Happy National Week of Making

To mark the National Week of Making 2015, a handful of Berkeley engineers participated in the National Maker Faire in Washington, DC, held on June 12-13. With the support of the National Science Foundation and the Jacobs Institute for Design Innovation, six undergraduates from the spring Critical Making and Interactive Seating classes, which are hands-on design courses held in the CITRIS Invention Lab, attended the fair to demo their projects. Graduate students Valkyrie Savage and Joanne Lo, who are working on maker-related research projects, and EECS faculty Eric Paulos and Björn Hartmann also attended.

Berkeley student at the National Maker FaireDoris Jung-Lin Lee shows off an interactive tattoo at the National Maker Faire.  Photo by Eric Paulos.“This is a chance for students to showcase their ideas, meet other makers and contribute to the dialogue of making at a personal, community and government agency level,” says Paulos, who teaches the Critical Making course on campus.

The National Maker Faire was held at the University of District Columbia, in northwest Washington, DC. Over the course of two days, the Berkeley contingent got to meet other makers from around the country and representatives from government agencies, including officials from the White House Office of Science and Technology Policy.

“It was an incredible experience,” says Jessica Chiu, a second-year mechanical engineering student from the Interactive Seating class, which was the first design innovation course offered by the Jacobs Institute last semester. “It gave me the chance to connect with people from outside my usual experience,” she says. Chiu was part of a team that spent the spring designing and building an energy-harvesting rocking chair called Volta.
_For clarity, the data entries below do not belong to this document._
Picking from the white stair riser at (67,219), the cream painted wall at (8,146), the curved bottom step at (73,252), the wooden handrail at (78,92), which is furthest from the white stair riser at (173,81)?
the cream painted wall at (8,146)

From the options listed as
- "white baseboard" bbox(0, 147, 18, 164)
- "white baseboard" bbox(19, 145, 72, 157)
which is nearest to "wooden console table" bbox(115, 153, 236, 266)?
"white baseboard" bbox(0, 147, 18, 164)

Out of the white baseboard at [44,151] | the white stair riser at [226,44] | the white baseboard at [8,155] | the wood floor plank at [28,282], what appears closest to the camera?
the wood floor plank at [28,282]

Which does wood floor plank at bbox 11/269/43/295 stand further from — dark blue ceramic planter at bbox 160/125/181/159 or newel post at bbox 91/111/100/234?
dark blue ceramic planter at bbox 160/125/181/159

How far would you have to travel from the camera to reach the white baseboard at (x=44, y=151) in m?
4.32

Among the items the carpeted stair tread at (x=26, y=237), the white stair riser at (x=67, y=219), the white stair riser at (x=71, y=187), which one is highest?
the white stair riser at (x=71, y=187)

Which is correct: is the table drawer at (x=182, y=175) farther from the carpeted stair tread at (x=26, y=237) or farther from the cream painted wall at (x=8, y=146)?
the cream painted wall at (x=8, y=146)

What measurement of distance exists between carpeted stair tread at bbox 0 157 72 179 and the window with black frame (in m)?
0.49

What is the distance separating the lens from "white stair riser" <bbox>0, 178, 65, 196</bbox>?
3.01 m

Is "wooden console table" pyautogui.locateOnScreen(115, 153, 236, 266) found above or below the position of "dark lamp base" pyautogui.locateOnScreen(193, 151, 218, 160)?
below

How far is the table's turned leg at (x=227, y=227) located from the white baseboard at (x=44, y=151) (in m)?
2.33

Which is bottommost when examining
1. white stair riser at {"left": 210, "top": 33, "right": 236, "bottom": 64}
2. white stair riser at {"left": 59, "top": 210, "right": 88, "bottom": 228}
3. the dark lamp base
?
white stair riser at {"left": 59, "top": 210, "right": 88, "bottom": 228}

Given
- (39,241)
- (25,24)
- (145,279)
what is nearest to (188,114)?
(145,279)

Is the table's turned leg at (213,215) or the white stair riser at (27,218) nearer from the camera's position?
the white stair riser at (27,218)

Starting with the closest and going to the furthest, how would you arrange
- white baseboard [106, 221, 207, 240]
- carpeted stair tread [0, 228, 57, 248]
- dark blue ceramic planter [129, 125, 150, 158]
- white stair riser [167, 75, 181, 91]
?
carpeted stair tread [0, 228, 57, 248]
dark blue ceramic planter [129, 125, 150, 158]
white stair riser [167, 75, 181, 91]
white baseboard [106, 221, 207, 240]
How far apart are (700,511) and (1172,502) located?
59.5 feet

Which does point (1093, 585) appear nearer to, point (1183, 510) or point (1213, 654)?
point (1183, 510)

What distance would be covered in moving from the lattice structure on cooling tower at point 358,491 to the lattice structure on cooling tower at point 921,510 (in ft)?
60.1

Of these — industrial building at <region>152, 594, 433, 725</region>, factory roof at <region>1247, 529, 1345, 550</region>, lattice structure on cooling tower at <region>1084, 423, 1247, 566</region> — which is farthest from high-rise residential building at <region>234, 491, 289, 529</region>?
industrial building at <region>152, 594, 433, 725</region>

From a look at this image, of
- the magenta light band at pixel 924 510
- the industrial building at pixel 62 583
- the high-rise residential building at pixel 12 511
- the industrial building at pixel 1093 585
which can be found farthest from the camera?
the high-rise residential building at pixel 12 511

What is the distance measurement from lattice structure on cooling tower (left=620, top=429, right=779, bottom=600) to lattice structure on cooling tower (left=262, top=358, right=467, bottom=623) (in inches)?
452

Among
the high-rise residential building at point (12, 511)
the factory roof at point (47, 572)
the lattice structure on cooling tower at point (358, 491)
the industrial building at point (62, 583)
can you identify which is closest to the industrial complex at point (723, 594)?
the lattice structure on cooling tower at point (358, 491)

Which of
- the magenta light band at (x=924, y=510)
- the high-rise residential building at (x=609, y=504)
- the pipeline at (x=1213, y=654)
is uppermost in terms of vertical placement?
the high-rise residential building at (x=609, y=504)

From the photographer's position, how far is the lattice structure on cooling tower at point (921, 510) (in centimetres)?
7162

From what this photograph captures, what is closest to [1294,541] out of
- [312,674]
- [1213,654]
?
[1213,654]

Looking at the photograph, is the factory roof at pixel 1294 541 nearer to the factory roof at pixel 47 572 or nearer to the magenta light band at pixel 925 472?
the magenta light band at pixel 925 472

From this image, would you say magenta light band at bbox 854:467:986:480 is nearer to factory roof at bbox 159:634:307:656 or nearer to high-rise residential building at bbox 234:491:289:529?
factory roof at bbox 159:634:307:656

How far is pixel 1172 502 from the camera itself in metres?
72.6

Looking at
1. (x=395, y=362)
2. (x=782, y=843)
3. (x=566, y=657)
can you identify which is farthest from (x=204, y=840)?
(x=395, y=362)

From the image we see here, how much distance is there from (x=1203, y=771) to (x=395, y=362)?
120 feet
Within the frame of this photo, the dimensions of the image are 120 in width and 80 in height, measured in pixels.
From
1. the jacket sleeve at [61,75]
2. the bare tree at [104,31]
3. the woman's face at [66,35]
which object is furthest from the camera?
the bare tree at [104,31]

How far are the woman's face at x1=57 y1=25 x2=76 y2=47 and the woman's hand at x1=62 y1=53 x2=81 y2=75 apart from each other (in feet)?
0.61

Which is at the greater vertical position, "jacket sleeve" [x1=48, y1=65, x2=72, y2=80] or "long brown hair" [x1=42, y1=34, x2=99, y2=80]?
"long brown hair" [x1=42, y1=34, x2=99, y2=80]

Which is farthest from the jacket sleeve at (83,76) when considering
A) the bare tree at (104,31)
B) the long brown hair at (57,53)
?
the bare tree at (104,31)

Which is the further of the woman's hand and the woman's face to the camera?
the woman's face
One of Berkeley’s projects, an interactive electronic tattoo called Skintillates, won a “Maker of Merit” award, and was displayed on various body parts over the weekend. The project is a collaboration among Paulos, Ph.D. student Joanne Lo and undergraduate student Doris Jung-Lin Lee.  In addition to its Maker Faire popularity, the device is also the subject of ongoing academic research. 

Meanwhile, to mark the occasion on campus, Paulos (who flew back to Berkeley on Friday night) and CITRIS Invention Lab manager Chris Myers hosted a dozen elementary school students in the lab on Saturday, June 13. Participants got to use 3-D printers, laser cutters and other equipment and tools to build SpinBots, robotic toys equipped with colorful pens that create intricate designs on poster-sized sheets. 

The White House science and technology office coordinates what is now the National Week of Making (June 12-18). Last year, President Obama hosted a Maker Faire at the White House for the first time. This year, the celebration was expanded into a weeklong series of events. Participating federal agencies include the Department of Education, National Science Foundation, U.S. Agency for International Development, U.S. Small Business Administration, Institute of Museum and Library Services, National Institute of Standards and Technology, NASA, Corporation for National and Community Service, Department of Homeland Security and the Smithsonian Institution.